■ **Exercise objective**
Copy the listing verbatim, excluding any images found in it.
***** Records for the exercise *****
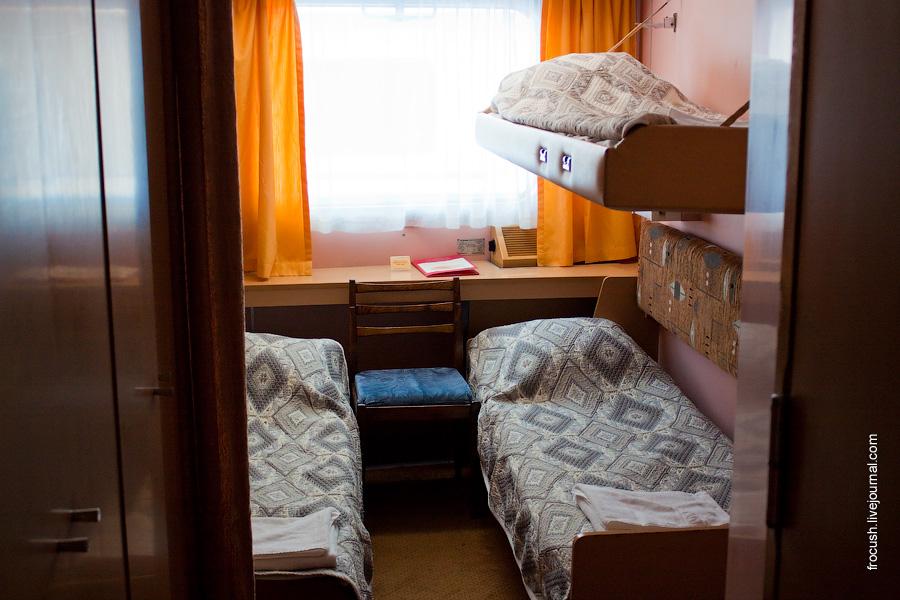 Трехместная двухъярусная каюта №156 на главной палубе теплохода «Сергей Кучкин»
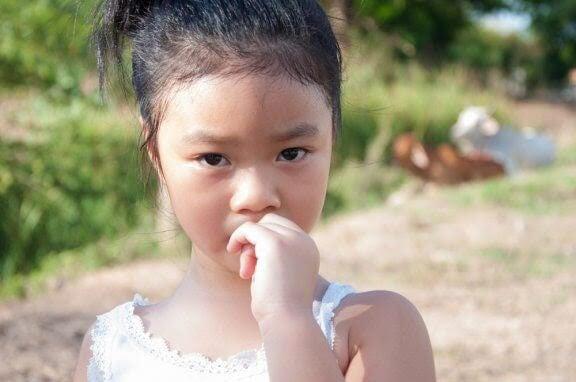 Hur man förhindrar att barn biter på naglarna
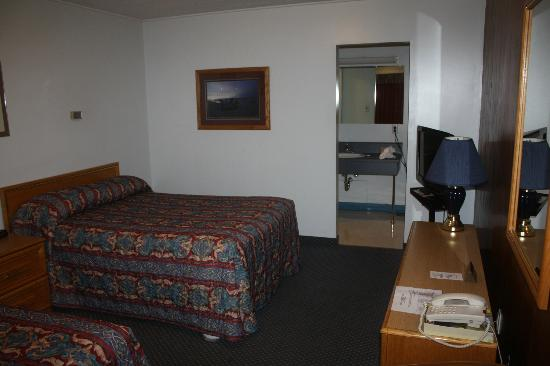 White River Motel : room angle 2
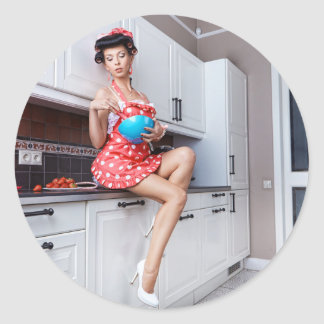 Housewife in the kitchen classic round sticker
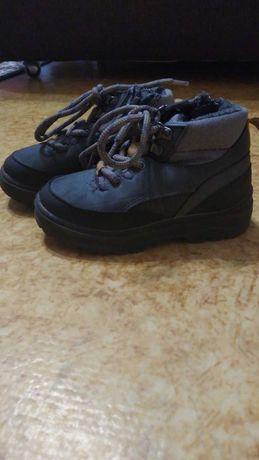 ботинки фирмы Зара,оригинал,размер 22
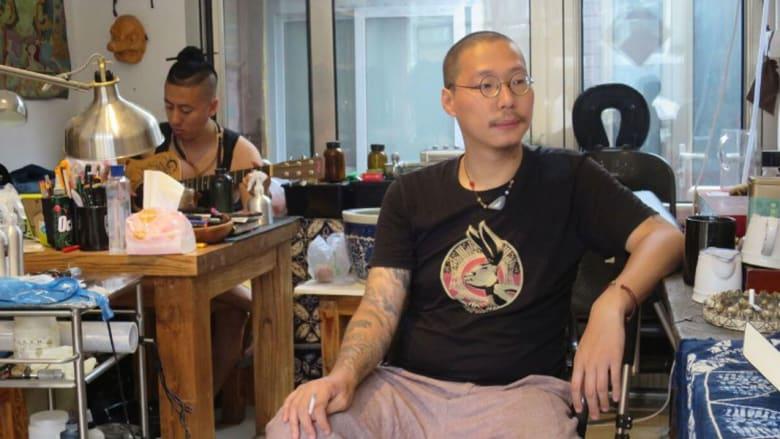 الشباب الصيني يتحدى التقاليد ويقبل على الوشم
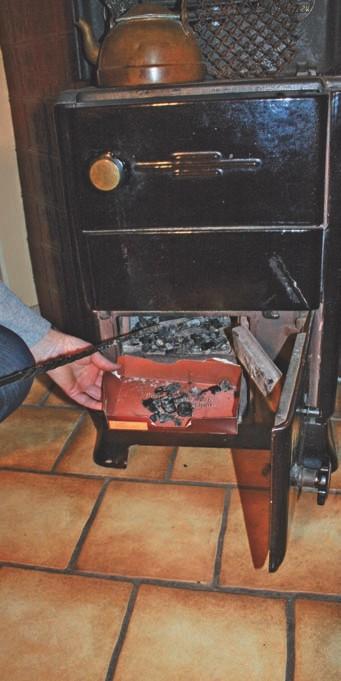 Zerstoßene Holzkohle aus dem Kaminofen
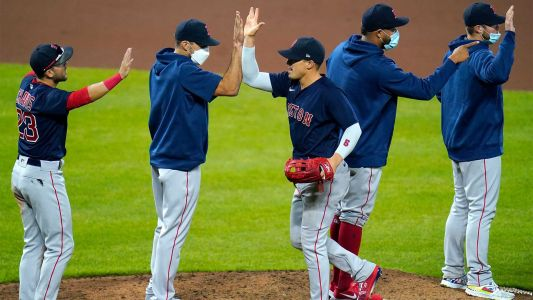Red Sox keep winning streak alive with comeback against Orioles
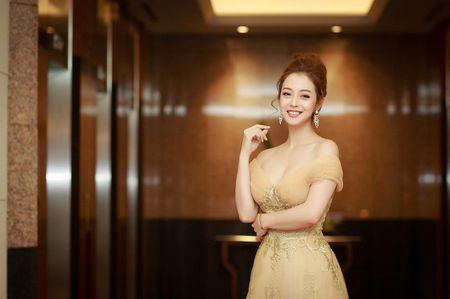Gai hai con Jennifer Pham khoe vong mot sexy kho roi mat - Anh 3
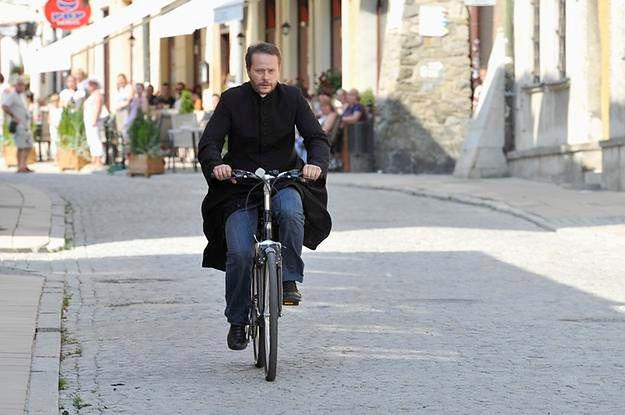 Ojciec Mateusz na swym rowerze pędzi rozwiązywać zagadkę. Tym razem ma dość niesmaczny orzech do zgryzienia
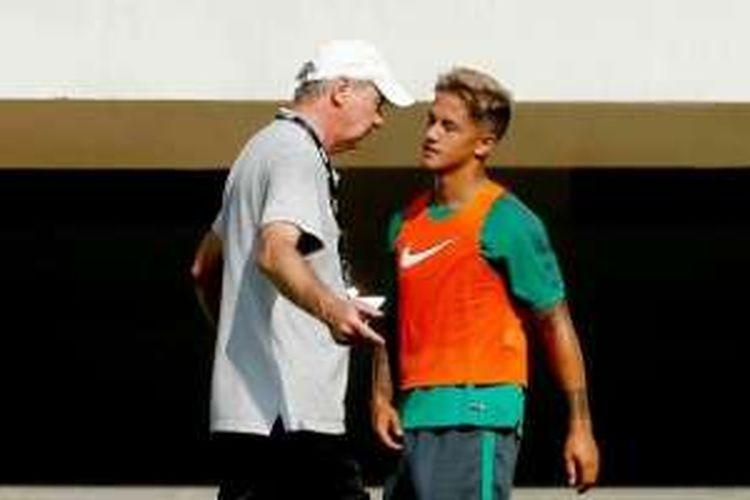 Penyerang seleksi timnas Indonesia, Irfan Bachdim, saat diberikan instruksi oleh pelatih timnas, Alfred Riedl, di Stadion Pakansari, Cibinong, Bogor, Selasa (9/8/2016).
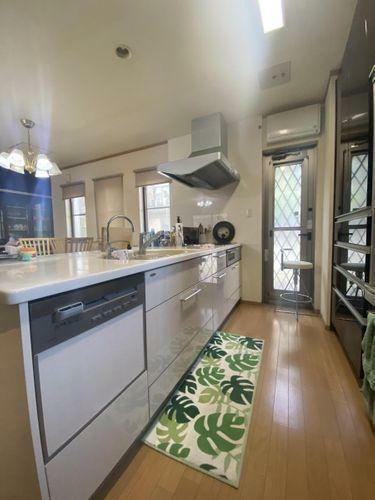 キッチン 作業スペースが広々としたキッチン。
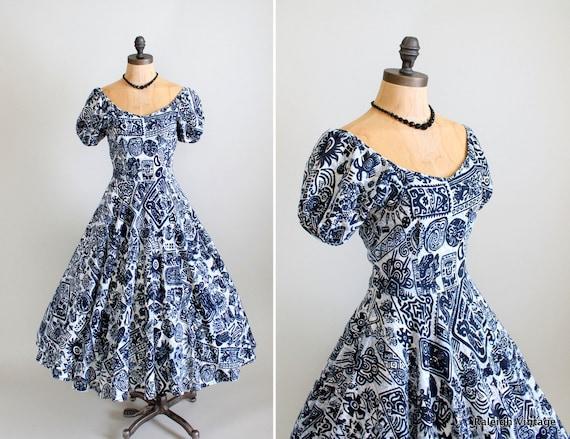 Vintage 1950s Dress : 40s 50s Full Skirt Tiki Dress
*****
■ **Result**
 Трехместная двухъярусная каюта №156 на главной палубе теплохода «Сергей Кучкин»
 Hur man förhindrar att barn biter på naglarna
 White River Motel : room angle 2
 Housewife in the kitchen classic round sticker
 ботинки фирмы Зара,оригинал,размер 22
 الشباب الصيني يتحدى التقاليد ويقبل على الوشم
 Zerstoßene Holzkohle aus dem Kaminofen
Red Sox keep winning streak alive with comeback against Orioles
Gai hai con Jennifer Pham khoe vong mot sexy kho roi mat - Anh 3
 Ojciec Mateusz na swym rowerze pędzi rozwiązywać zagadkę. Tym razem ma dość niesmaczny orzech do zgryzienia
 Penyerang seleksi timnas Indonesia, Irfan Bachdim, saat diberikan instruksi oleh pelatih timnas, Alfred Riedl, di Stadion Pakansari, Cibinong, Bogor, Selasa (9/8/2016).
 キッチン 作業スペースが広々としたキッチン。
 Vintage 1950s Dress : 40s 50s Full Skirt Tiki Dress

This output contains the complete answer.